You're at the grocery store and need tomatoes. After selecting the red over the green kind, you see there is another choice to make: regular or organic?
Natalie Picone picks through the specialty produce, while her friend, Nicole Griffin, automatically reaches for the conventional brand. Both women are 30-something mothers of young children and both are concerned about healthy eating. Yet Natalie's basket brims with organic products, while Nicole's items are of the standard variety. Which of these women is doing the right thing?
Ask that question in a field of people convinced of the merits of either one, and you may as well have revived a decades-old food fight. Words such as pesticides, irradiation, and genetic engineering are thrown around, with each camp convinced of their advantages or evils.
But even controversies are more complex in today's world. In the pro-organic pasture, there have been debates on which agricultural methods are OK to use, and thus, on which produce and meats deserve the 'organic' label.
Natalie sums up the resulting confusion on the consumer end. "Unfortunately, unless I've grown it in my backyard, I'm not 100% sure that it's all organic," she says, noting that in her view, the term means grown naturally, with no chemicals whatsoever.
Yet the mother of two may have to modify her definition, if she wants to go along with Uncle Sam's version of organic.
Beginning Oct. 21, the U.S. Department of Agriculture (USDA) will implement a set of national standards for the production, handling, and processing of organically grown foods.
Organic: the Official Definition
In 1990, lawmakers passed the Organic Foods Production Act, requiring the USDA to come up with uniform policies for such goods. The directive came out of a concern that a number of private specialty companies had inconsistently developed their own rules, leaving the public bewildered about what's truly organic.
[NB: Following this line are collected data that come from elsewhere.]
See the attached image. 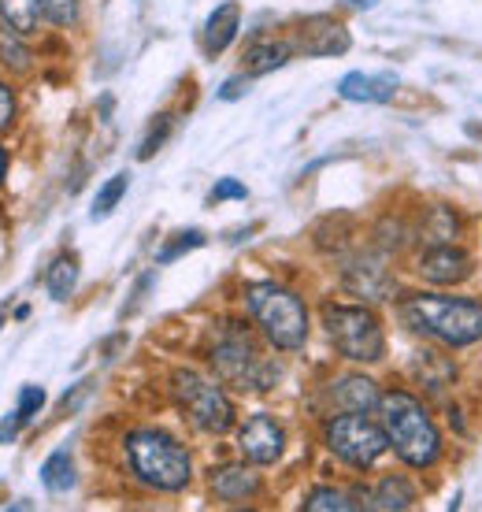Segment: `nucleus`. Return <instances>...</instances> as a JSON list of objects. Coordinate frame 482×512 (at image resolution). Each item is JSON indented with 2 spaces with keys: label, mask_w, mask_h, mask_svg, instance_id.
I'll use <instances>...</instances> for the list:
<instances>
[{
  "label": "nucleus",
  "mask_w": 482,
  "mask_h": 512,
  "mask_svg": "<svg viewBox=\"0 0 482 512\" xmlns=\"http://www.w3.org/2000/svg\"><path fill=\"white\" fill-rule=\"evenodd\" d=\"M401 320L408 331L434 338L442 346L464 349L482 338V301L445 294H408L401 297Z\"/></svg>",
  "instance_id": "f257e3e1"
},
{
  "label": "nucleus",
  "mask_w": 482,
  "mask_h": 512,
  "mask_svg": "<svg viewBox=\"0 0 482 512\" xmlns=\"http://www.w3.org/2000/svg\"><path fill=\"white\" fill-rule=\"evenodd\" d=\"M382 427L390 438V449L408 468H431L442 457V431L434 423L431 409L408 390H386L382 394Z\"/></svg>",
  "instance_id": "f03ea898"
},
{
  "label": "nucleus",
  "mask_w": 482,
  "mask_h": 512,
  "mask_svg": "<svg viewBox=\"0 0 482 512\" xmlns=\"http://www.w3.org/2000/svg\"><path fill=\"white\" fill-rule=\"evenodd\" d=\"M127 461L130 472L138 475L145 487L164 490V494L186 490L193 479L190 453L164 431H134V435H127Z\"/></svg>",
  "instance_id": "7ed1b4c3"
},
{
  "label": "nucleus",
  "mask_w": 482,
  "mask_h": 512,
  "mask_svg": "<svg viewBox=\"0 0 482 512\" xmlns=\"http://www.w3.org/2000/svg\"><path fill=\"white\" fill-rule=\"evenodd\" d=\"M245 301H249L256 327L267 334L271 346L282 349V353H293V349L305 346L308 308L293 290H286L279 282H253L245 290Z\"/></svg>",
  "instance_id": "20e7f679"
},
{
  "label": "nucleus",
  "mask_w": 482,
  "mask_h": 512,
  "mask_svg": "<svg viewBox=\"0 0 482 512\" xmlns=\"http://www.w3.org/2000/svg\"><path fill=\"white\" fill-rule=\"evenodd\" d=\"M212 368L223 383L230 386H241V390H267V386L275 383V364H267L260 346H256L253 331L245 327V323L230 320L219 334V342L212 346Z\"/></svg>",
  "instance_id": "39448f33"
},
{
  "label": "nucleus",
  "mask_w": 482,
  "mask_h": 512,
  "mask_svg": "<svg viewBox=\"0 0 482 512\" xmlns=\"http://www.w3.org/2000/svg\"><path fill=\"white\" fill-rule=\"evenodd\" d=\"M323 323L334 349L345 360L356 364H375L386 357V338H382L379 316L364 305H327L323 308Z\"/></svg>",
  "instance_id": "423d86ee"
},
{
  "label": "nucleus",
  "mask_w": 482,
  "mask_h": 512,
  "mask_svg": "<svg viewBox=\"0 0 482 512\" xmlns=\"http://www.w3.org/2000/svg\"><path fill=\"white\" fill-rule=\"evenodd\" d=\"M171 394H175L178 409L186 412L201 431H208V435H227L230 427H234V405L223 394V386L212 383V379L182 368V372L171 375Z\"/></svg>",
  "instance_id": "0eeeda50"
},
{
  "label": "nucleus",
  "mask_w": 482,
  "mask_h": 512,
  "mask_svg": "<svg viewBox=\"0 0 482 512\" xmlns=\"http://www.w3.org/2000/svg\"><path fill=\"white\" fill-rule=\"evenodd\" d=\"M323 438H327L330 453L342 457L345 464H353V468H371L390 449L386 427L371 420L368 412H342V416L327 420Z\"/></svg>",
  "instance_id": "6e6552de"
},
{
  "label": "nucleus",
  "mask_w": 482,
  "mask_h": 512,
  "mask_svg": "<svg viewBox=\"0 0 482 512\" xmlns=\"http://www.w3.org/2000/svg\"><path fill=\"white\" fill-rule=\"evenodd\" d=\"M342 282L349 294H356L360 301H375V305L397 294V279L379 256H353L342 268Z\"/></svg>",
  "instance_id": "1a4fd4ad"
},
{
  "label": "nucleus",
  "mask_w": 482,
  "mask_h": 512,
  "mask_svg": "<svg viewBox=\"0 0 482 512\" xmlns=\"http://www.w3.org/2000/svg\"><path fill=\"white\" fill-rule=\"evenodd\" d=\"M238 449L249 464L264 468V464H275L282 457V449H286V435H282V427L271 420V416H253V420L241 427Z\"/></svg>",
  "instance_id": "9d476101"
},
{
  "label": "nucleus",
  "mask_w": 482,
  "mask_h": 512,
  "mask_svg": "<svg viewBox=\"0 0 482 512\" xmlns=\"http://www.w3.org/2000/svg\"><path fill=\"white\" fill-rule=\"evenodd\" d=\"M353 38H349V30H345L338 19H330V15H316V19H308L301 30H297V41H293V49H301L305 56H342L349 52Z\"/></svg>",
  "instance_id": "9b49d317"
},
{
  "label": "nucleus",
  "mask_w": 482,
  "mask_h": 512,
  "mask_svg": "<svg viewBox=\"0 0 482 512\" xmlns=\"http://www.w3.org/2000/svg\"><path fill=\"white\" fill-rule=\"evenodd\" d=\"M419 275L434 286H457L471 275V256L457 245H427L419 256Z\"/></svg>",
  "instance_id": "f8f14e48"
},
{
  "label": "nucleus",
  "mask_w": 482,
  "mask_h": 512,
  "mask_svg": "<svg viewBox=\"0 0 482 512\" xmlns=\"http://www.w3.org/2000/svg\"><path fill=\"white\" fill-rule=\"evenodd\" d=\"M401 78L394 71H382V75H364V71H349L338 82V93L353 104H386L397 93Z\"/></svg>",
  "instance_id": "ddd939ff"
},
{
  "label": "nucleus",
  "mask_w": 482,
  "mask_h": 512,
  "mask_svg": "<svg viewBox=\"0 0 482 512\" xmlns=\"http://www.w3.org/2000/svg\"><path fill=\"white\" fill-rule=\"evenodd\" d=\"M330 397H334V405L342 412H375L382 405L379 386L368 375H342V379H334Z\"/></svg>",
  "instance_id": "4468645a"
},
{
  "label": "nucleus",
  "mask_w": 482,
  "mask_h": 512,
  "mask_svg": "<svg viewBox=\"0 0 482 512\" xmlns=\"http://www.w3.org/2000/svg\"><path fill=\"white\" fill-rule=\"evenodd\" d=\"M460 231H464V219H460L457 208L445 205V201L427 205V212H423V219H419L416 227V234L427 245H453L460 238Z\"/></svg>",
  "instance_id": "2eb2a0df"
},
{
  "label": "nucleus",
  "mask_w": 482,
  "mask_h": 512,
  "mask_svg": "<svg viewBox=\"0 0 482 512\" xmlns=\"http://www.w3.org/2000/svg\"><path fill=\"white\" fill-rule=\"evenodd\" d=\"M208 487H212V494H216L219 501H245L260 490V475L249 472V468H241V464H223V468L212 472Z\"/></svg>",
  "instance_id": "dca6fc26"
},
{
  "label": "nucleus",
  "mask_w": 482,
  "mask_h": 512,
  "mask_svg": "<svg viewBox=\"0 0 482 512\" xmlns=\"http://www.w3.org/2000/svg\"><path fill=\"white\" fill-rule=\"evenodd\" d=\"M238 26H241V8H238V4H219L216 12L208 15V23H204V30H201L204 52H208V56H219L230 41L238 38Z\"/></svg>",
  "instance_id": "f3484780"
},
{
  "label": "nucleus",
  "mask_w": 482,
  "mask_h": 512,
  "mask_svg": "<svg viewBox=\"0 0 482 512\" xmlns=\"http://www.w3.org/2000/svg\"><path fill=\"white\" fill-rule=\"evenodd\" d=\"M412 375L427 386L431 394H442L445 386L457 383V364L445 357V353H434V349H419L416 360H412Z\"/></svg>",
  "instance_id": "a211bd4d"
},
{
  "label": "nucleus",
  "mask_w": 482,
  "mask_h": 512,
  "mask_svg": "<svg viewBox=\"0 0 482 512\" xmlns=\"http://www.w3.org/2000/svg\"><path fill=\"white\" fill-rule=\"evenodd\" d=\"M412 505H416V487H412V479H405L401 472L382 475L379 487L371 490V509L401 512V509H412Z\"/></svg>",
  "instance_id": "6ab92c4d"
},
{
  "label": "nucleus",
  "mask_w": 482,
  "mask_h": 512,
  "mask_svg": "<svg viewBox=\"0 0 482 512\" xmlns=\"http://www.w3.org/2000/svg\"><path fill=\"white\" fill-rule=\"evenodd\" d=\"M290 52H293L290 41H256V45H249V52H245V71L253 78L271 75V71L286 67Z\"/></svg>",
  "instance_id": "aec40b11"
},
{
  "label": "nucleus",
  "mask_w": 482,
  "mask_h": 512,
  "mask_svg": "<svg viewBox=\"0 0 482 512\" xmlns=\"http://www.w3.org/2000/svg\"><path fill=\"white\" fill-rule=\"evenodd\" d=\"M75 282H78V260L71 253H60L49 264V271H45L49 297H52V301H67V297H71V290H75Z\"/></svg>",
  "instance_id": "412c9836"
},
{
  "label": "nucleus",
  "mask_w": 482,
  "mask_h": 512,
  "mask_svg": "<svg viewBox=\"0 0 482 512\" xmlns=\"http://www.w3.org/2000/svg\"><path fill=\"white\" fill-rule=\"evenodd\" d=\"M0 19L15 34H34L41 23L38 0H0Z\"/></svg>",
  "instance_id": "4be33fe9"
},
{
  "label": "nucleus",
  "mask_w": 482,
  "mask_h": 512,
  "mask_svg": "<svg viewBox=\"0 0 482 512\" xmlns=\"http://www.w3.org/2000/svg\"><path fill=\"white\" fill-rule=\"evenodd\" d=\"M41 483H45L52 494H64V490L75 487V464H71V453H67V449L49 453V461L41 464Z\"/></svg>",
  "instance_id": "5701e85b"
},
{
  "label": "nucleus",
  "mask_w": 482,
  "mask_h": 512,
  "mask_svg": "<svg viewBox=\"0 0 482 512\" xmlns=\"http://www.w3.org/2000/svg\"><path fill=\"white\" fill-rule=\"evenodd\" d=\"M308 512H353L356 501L349 490H338V487H316L312 494H308L305 501Z\"/></svg>",
  "instance_id": "b1692460"
},
{
  "label": "nucleus",
  "mask_w": 482,
  "mask_h": 512,
  "mask_svg": "<svg viewBox=\"0 0 482 512\" xmlns=\"http://www.w3.org/2000/svg\"><path fill=\"white\" fill-rule=\"evenodd\" d=\"M130 190V175L127 171H119V175H112V179L104 182L101 193H97V201H93V219H104L112 216L115 208H119V201H123V193Z\"/></svg>",
  "instance_id": "393cba45"
},
{
  "label": "nucleus",
  "mask_w": 482,
  "mask_h": 512,
  "mask_svg": "<svg viewBox=\"0 0 482 512\" xmlns=\"http://www.w3.org/2000/svg\"><path fill=\"white\" fill-rule=\"evenodd\" d=\"M0 64L4 67H12V71H30V49H26L23 41L15 38V30H0Z\"/></svg>",
  "instance_id": "a878e982"
},
{
  "label": "nucleus",
  "mask_w": 482,
  "mask_h": 512,
  "mask_svg": "<svg viewBox=\"0 0 482 512\" xmlns=\"http://www.w3.org/2000/svg\"><path fill=\"white\" fill-rule=\"evenodd\" d=\"M171 127H175V119L167 116V112H160V116L149 123V134L141 138V149H138V160H153L160 149H164V141L171 138Z\"/></svg>",
  "instance_id": "bb28decb"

Government officials posted at least three versions of guidelines on the Internet, soliciting comments from nearly 300,000 people. Based on the feedback, the USDA came up with a set of regulations that describe a certain process of growing and handling. These final standards, however, do not make any claims as to whether organic products are safer, healthier, or tastier than their non-organic counterparts.
A spokesperson says the agency tried to come up with a system that was not so stringent that it would be very difficult for farmers and manufacturers to convert to organic production, or so weak that the term 'organic' would be meaningless.
The standards, for instance, require that organic meats, poultry, eggs, and dairy products must come from animals given no antibiotics or growth hormones. Other organic foods must be produced without using most conventional pesticides, petroleum-based or sewage sludge-based fertilizers, bioengineering, or ionizing radiation.
Under the national rule, only foods that are 95-100% organic may display the USDA Organic seal on the front packaging. Items that are at least 70% organic may list such ingredients on the main panel, while products that are less than 70% organic may not make any organic claims up front, but may specify organically produced ingredients on the side panel.
Anyone who improperly sells or labels a product 'organic' can be fined up to $10,000 for each violation.
Rules or No Rules, the Debate Rages On
Natalie is pleased that Uncle Sam has come up with uniform standards for organic foods. Even with the understanding that organic products may contain some pesticides, she still prefers the specialty items to the conventional ones.
Her concern strikes at the root of a longstanding dispute over whether eating organic is better for people and the environment.
Christine Bruhn, PhD, a food science expert with the Institute of Food Technologists, says at least 60% of consumers believe that organics are safer, more nutritious, and better for the environment. To her knowledge, however, there are no valid scientific data to back up those beliefs.
Yet, Ronnie Cummins, national director of the Organic Consumers Association, points to what he says are thousands of consumer reports showing that regular products have three to four times more pesticide residue compared with organic items. The pesticide use, he claims, is not only harmful to the soil used for crops, but dangerous for people. "Every fourth time a child reaches for a conventional apple in America," he says, "they're getting a level of pesticide residue that even the EPA finds troublesome."
Bruhn counters that organic foods can be produced using the same compounds as non-organic ones. The only difference, she says, is the source of the substance. "A particular chemical can be approved for organic if it is derived from a natural source," she explains. "That same chemical, when derived from a laboratory, is not approved. So how can one say that one is better for the environment than the other if the chemical is the same?"
Organic is merely a philosophy of growing something in partnership with nature, says Bruhn, adding that the new organic rule is good news for people who want to support that viewpoint.
On the other hand, Cummins says the current organic policies don't go far enough to address whether something is produced using fair labor and trade practices, or whether it is grown locally or regionally. "It's dangerous over time when you set minimum standards and you call them a ceiling," he says.
A full text of the government's national organic food standards can be found on the USDA Web site.